Since the day the fishing ban was imposed, the debt of fishing households began accumulating. Defaults on instalments for repayment added to the pressure on households, exacerbating suffering and misery.
COVID-19 and blue washing
A ship disaster of this scale is a calamity at any time for vulnerable fishing communities. The timing of this particular one in Sri Lanka, however, could not have been worse. The fishing community on the western coast had already been reeling under the broad-spectrum destruction of COVID-19. The pandemic’s first wave jolted all the links in the fish value chain, dismantling almost all of them. Curfews to prevent new infections, lowered demand for fish, falling prices and disruption in the markets had all hit fishing activities seriously. Operations got downsized by 45-65 per cent.
The second wave of the pandemic hit the country in October 2020. A garment factory and the fish market of the western town of Peliyagoda became the eye of the storm, reporting a large number of COVID-19 cases. Rumours began to circulate that fish was a carrier of the new coronavirus; consumers stopped eating fish. Just as the affected population began to recover, the third wave of COVID-19 arrived in late-April 2021. While the weakening economy and stagnant incomes hit everybody, the poorer groups were struck particularly badly. Fishing restrictions and poor demand for fish meant poor income for fishers, leaving their livelihoods hanging by a thread. Particularly hit were the small-scale fishers catering to local markets.
It was in this situation that the Xpress Pearl ship disaster occurred. The new-fangled attempt to marry economic growth with a narrow environmental agenda in the ‘Blue Economy’ paradigm excludes artisanal and small-scale fishers from development decisions that affect them and their future directly.

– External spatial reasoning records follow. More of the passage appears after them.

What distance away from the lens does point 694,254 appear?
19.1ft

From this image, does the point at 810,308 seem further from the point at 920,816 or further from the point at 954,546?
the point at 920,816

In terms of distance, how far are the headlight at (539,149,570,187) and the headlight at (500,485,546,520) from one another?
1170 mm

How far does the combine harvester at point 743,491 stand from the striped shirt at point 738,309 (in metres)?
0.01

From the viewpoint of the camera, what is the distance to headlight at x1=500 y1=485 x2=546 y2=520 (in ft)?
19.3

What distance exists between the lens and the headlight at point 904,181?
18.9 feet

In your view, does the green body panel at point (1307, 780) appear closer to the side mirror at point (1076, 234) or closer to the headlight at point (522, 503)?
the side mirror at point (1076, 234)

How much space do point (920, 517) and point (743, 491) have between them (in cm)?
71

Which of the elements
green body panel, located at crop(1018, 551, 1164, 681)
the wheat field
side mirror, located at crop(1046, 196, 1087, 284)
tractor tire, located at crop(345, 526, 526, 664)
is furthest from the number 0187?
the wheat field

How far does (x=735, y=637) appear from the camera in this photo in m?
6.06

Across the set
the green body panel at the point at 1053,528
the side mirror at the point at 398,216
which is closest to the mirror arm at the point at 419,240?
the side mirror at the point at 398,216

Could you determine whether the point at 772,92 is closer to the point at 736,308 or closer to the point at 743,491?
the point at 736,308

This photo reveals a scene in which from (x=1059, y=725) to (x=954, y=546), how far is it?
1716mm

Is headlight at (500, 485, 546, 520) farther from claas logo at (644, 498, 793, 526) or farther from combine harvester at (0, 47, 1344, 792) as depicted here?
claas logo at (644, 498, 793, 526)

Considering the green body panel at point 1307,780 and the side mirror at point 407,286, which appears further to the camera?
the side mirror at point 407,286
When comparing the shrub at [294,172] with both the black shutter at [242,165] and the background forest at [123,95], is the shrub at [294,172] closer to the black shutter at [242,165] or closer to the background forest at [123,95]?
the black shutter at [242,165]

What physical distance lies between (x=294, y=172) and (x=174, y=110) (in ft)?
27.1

The absence of any public consultation in the implementation of development projects, coastal land grabs by tourism and other interests, and the marginalization of fishing communities—these are among the complaints most often heard from around the country. Many fishers have lost their beach-seining, craft anchorage and fish-drying sites. These new injustices emerge from the unregulated and undemocratic growth of the Blue Economy.
Fishing households face untold suffering. Food and nutritional insecurity are on the rise; lowered consumption and expenditure on fish are causing misery, families are struggling to care for their old and their young, and debts are accumulating. The fishing ban will continue until the debris is cleared from the seabed by the responsible party. The agony and misery will continue to grow. Besides giving compensation for lost wages, those held accountable for the disaster must be made to pay a premium to cover the numerous economic and social costs suffered by the affected communities.
Importantly, development strategies should be designed to improve the resilience of fishers to external shocks. This requires, among other things, the strengthening of community sources of insurance through, for example, co-operatives; promoting self-insurance strategies like savings, alternative livelihoods and more employment for women; and addressing the social injustices caused by the Blue Economy agenda.